Updating Your Residency Plan After the Rejection
The practical update to the residency-planning framework for sponsored-visa holders is that the near-term risk calculus reverts to the pre-reform baseline: the sponsoring contract is a somewhat more reliable residency anchor than it would have been under Work XXI, because the current labor code imposes higher exit costs on the employer. The medium-term structural argument for parallel-pathway preparation is unchanged. The 90-day grace window under Lei 23/2007, the AIMA first-appointment queue running at 4 to 8 months for new sponsored applications, and the inherent single-point-of-failure risk of any sponsorship-dependent residency category remain exactly as they were before June 19. Work XXI, had it passed, would have worsened those dynamics; with it rejected, they remain at the pre-reform baseline rather than improving.
For sponsored-visa holders who initiated parallel-pathway evaluation in May or June in response to the June 3 analysis, the practical recommendation is to complete that evaluation regardless of the legislative outcome. The evaluation itself has no cost beyond the professional time required, and the output — a clear understanding of your D7 income-threshold eligibility, your D8 self-employment transition mechanics, or your Golden Visa investment qualification — is durable independent of any specific labour-code reform cycle. Knowing that you have an exit path does not require using it; it eliminates the decision stress of evaluating an exit under time pressure if a sponsor-exit event occurs for reasons unrelated to the labor code (M&A, restructure, budget cuts, performance management).

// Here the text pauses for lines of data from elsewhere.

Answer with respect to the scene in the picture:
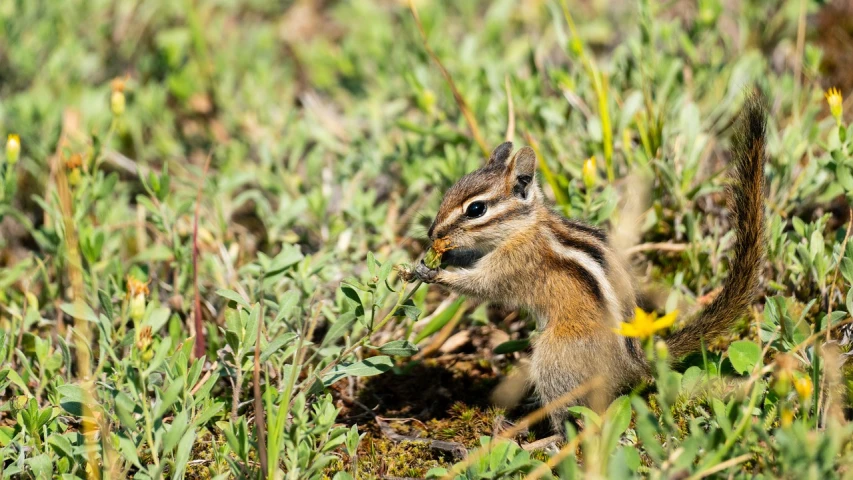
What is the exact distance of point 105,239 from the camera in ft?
15.4

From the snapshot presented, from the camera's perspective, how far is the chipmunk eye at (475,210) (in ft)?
13.0

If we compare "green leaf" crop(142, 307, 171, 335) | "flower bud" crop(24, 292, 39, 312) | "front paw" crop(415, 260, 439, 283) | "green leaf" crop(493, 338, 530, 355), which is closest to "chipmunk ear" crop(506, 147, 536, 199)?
"front paw" crop(415, 260, 439, 283)

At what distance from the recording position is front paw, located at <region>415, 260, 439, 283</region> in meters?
3.80

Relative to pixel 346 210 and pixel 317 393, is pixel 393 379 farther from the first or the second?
pixel 346 210

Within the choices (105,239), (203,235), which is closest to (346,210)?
(203,235)

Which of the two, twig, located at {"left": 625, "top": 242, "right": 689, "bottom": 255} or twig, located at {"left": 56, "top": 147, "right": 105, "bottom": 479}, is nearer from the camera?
twig, located at {"left": 56, "top": 147, "right": 105, "bottom": 479}

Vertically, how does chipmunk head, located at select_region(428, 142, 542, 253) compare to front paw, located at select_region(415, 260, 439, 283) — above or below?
above

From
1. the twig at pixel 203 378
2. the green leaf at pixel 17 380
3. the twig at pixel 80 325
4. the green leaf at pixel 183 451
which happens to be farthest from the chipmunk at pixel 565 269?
the green leaf at pixel 17 380

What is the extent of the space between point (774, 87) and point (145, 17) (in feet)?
15.8

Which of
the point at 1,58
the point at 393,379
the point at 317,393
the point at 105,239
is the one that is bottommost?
the point at 393,379

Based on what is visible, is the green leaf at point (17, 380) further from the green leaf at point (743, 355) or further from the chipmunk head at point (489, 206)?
the green leaf at point (743, 355)

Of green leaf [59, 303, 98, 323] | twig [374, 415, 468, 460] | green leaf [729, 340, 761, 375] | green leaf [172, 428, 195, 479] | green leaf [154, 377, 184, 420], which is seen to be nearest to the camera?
green leaf [154, 377, 184, 420]

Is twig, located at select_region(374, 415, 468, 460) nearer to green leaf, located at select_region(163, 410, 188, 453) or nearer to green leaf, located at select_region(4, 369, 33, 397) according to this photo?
green leaf, located at select_region(163, 410, 188, 453)

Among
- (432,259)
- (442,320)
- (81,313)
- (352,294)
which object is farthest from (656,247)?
(81,313)
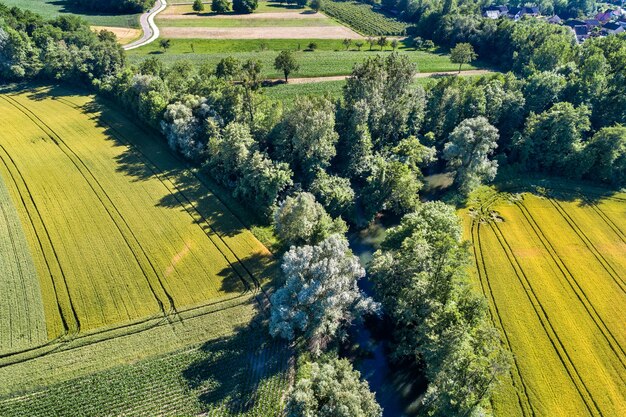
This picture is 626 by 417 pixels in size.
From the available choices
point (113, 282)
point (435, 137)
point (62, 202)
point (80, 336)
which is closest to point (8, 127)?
point (62, 202)

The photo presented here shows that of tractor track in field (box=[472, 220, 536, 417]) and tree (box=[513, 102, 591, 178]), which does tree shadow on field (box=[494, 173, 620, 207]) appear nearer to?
tree (box=[513, 102, 591, 178])

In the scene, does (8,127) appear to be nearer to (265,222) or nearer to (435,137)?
(265,222)

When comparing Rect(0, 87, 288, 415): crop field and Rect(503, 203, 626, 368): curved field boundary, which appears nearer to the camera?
Rect(0, 87, 288, 415): crop field

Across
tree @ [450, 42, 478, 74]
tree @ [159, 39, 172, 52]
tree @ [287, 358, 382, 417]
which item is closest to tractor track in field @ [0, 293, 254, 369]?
tree @ [287, 358, 382, 417]

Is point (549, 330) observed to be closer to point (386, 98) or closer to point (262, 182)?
point (262, 182)

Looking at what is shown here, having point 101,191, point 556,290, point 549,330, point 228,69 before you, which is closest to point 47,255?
point 101,191

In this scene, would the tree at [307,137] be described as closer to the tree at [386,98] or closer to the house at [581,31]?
the tree at [386,98]
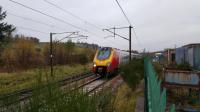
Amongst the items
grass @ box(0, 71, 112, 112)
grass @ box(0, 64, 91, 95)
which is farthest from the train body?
grass @ box(0, 71, 112, 112)


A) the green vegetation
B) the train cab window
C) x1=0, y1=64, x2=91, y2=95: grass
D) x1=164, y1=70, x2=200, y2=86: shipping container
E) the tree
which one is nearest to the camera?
x1=0, y1=64, x2=91, y2=95: grass

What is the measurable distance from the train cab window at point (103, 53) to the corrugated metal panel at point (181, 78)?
17.6 metres

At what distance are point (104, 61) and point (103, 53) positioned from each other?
99cm

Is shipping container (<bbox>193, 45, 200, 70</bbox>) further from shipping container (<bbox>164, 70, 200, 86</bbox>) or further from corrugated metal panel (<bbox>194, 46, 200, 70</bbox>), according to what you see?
shipping container (<bbox>164, 70, 200, 86</bbox>)

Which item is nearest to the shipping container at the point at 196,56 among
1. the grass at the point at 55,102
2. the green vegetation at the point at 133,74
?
the green vegetation at the point at 133,74

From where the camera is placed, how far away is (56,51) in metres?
67.4

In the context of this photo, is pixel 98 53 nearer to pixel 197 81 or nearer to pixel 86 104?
pixel 197 81

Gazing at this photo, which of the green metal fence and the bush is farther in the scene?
the bush

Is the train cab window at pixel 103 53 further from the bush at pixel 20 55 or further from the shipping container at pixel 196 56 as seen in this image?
the bush at pixel 20 55

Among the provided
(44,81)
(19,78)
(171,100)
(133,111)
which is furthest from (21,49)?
(44,81)

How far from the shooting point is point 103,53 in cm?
3297

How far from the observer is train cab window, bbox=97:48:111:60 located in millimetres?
32650

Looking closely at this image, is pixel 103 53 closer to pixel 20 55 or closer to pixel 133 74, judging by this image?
pixel 133 74

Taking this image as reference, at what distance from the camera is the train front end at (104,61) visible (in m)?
32.1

For sponsored-visa holders who are approaching a contract renewal in the next 90 days, the contract-clause checklist from the June 3 analysis remains the operative tool. The clauses recommended there — function-stability, relationship-with-AIMA-renewal, extended notice period — were based on gaps in the pre-reform code, not only on Work XXI's proposed additions. Those gaps still exist: the pre-reform Código does not require an employer to issue a renewal confirmation for AIMA purposes; it does not prohibit outsourcing transfers in all circumstances; it does not guarantee a notice period longer than the statutory minimum. The contract clauses are the mechanism to plug those gaps regardless of whether Work XXI passed or was rejected.

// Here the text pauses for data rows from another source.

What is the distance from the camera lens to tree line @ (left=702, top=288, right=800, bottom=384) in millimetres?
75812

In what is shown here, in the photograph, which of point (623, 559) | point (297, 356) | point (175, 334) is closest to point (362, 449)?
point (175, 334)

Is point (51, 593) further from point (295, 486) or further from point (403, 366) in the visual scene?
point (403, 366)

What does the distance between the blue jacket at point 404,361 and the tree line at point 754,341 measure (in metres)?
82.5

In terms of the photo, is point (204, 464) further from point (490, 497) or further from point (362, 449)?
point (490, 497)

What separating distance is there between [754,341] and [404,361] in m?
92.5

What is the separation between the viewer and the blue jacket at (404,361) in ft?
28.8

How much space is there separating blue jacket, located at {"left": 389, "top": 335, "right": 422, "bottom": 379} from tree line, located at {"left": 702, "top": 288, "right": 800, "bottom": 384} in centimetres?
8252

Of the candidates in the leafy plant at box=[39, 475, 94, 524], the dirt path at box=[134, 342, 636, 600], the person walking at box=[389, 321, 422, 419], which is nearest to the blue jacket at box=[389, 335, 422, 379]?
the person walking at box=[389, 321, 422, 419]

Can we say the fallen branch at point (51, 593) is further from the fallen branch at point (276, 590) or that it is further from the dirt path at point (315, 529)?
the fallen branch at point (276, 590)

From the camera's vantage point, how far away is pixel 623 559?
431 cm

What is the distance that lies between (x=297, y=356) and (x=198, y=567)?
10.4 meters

One change to the June 3 framework: the recommendation to delay non-urgent contract signing until the final text was fixed is now resolved. The text is fixed — no new labour-code regime is in force. If you held off signing a renewal or addendum in May or June pending the parliamentary outcome, you can proceed under the current Código do Trabalho rules, applying the checklist and negotiating the recommended clauses. There is no legislative reason to hold further. If your employer proposed a contract structure anticipating the most employer-favorable version of Work XXI (for example, a 36-month fixed-term structure or a reduced-notice clause), you now have the basis to renegotiate: the provisions they anticipated did not pass into law, and you should insist on terms consistent with the current statutory framework rather than the framework they were planning for.